"""

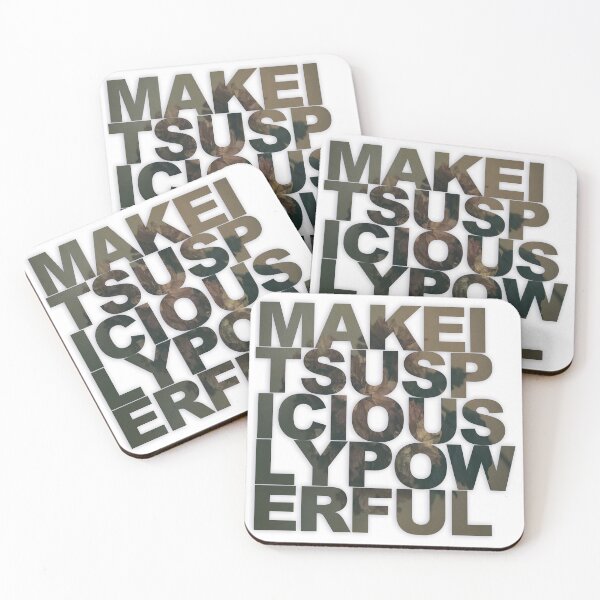 Item preview, MAKE IT SUSPICIOUSLY POWERFUL designed and sold by WORDPAUSE.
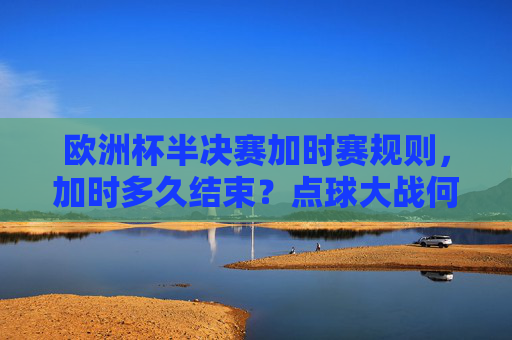 欧洲杯半决赛加时赛规则，加时多久结束？点球大战何时上演？欧洲杯半决赛加时赛规则，加时时长及点球大战上演时间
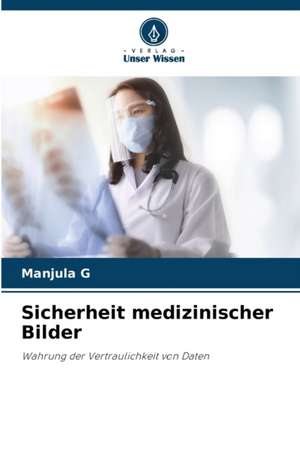 Sicherheit medizinischer Bilder de Manjula G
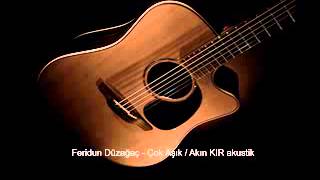 Akın KIR - Çok Aşık / Feridun Düzağaç akustik cover Resimi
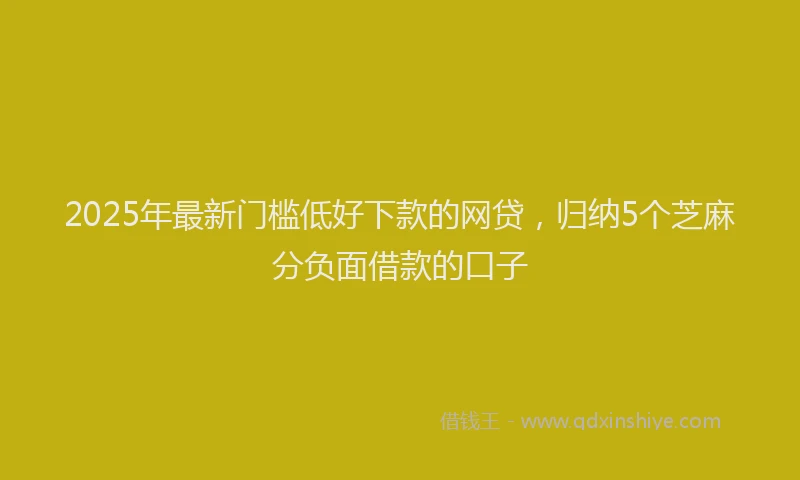 2025年最新门槛低好下款的网贷，归纳5个芝麻分负面借款的口子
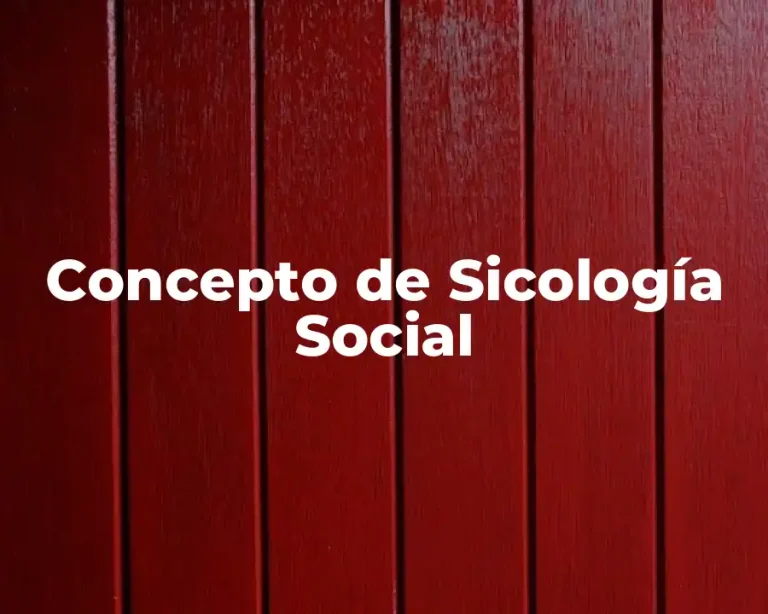 Concepto de Sicología Social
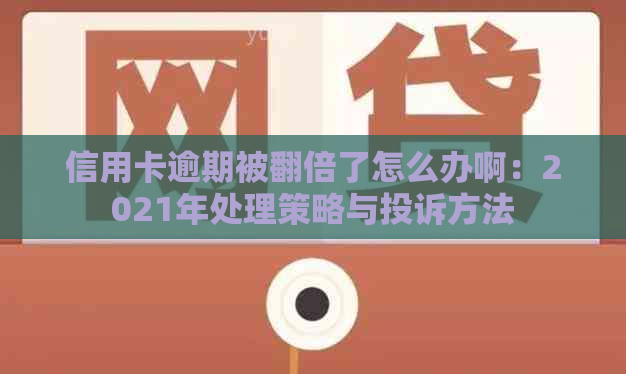 信用卡逾期被翻倍了怎么办啊：2021年处理策略与投诉方法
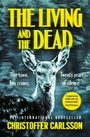 Cover: The Living and the Dead - Michael Joseph Ltd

"""

## Exercise brief:
Starting at the line that contains "欧洲杯半决赛加时赛规则，加时多久结束？点", retype each line through the final one in the listing, with both ends kept and the pictures omitted.

## Task answer:
 欧洲杯半决赛加时赛规则，加时多久结束？点球大战何时上演？欧洲杯半决赛加时赛规则，加时时长及点球大战上演时间
 Sicherheit medizinischer Bilder de Manjula G
 Akın KIR - Çok Aşık / Feridun Düzağaç akustik cover Resimi
 2025年最新门槛低好下款的网贷，归纳5个芝麻分负面借款的口子
 Concepto de Sicología Social
 信用卡逾期被翻倍了怎么办啊：2021年处理策略与投诉方法
 Cover: The Living and the Dead - Michael Joseph Ltd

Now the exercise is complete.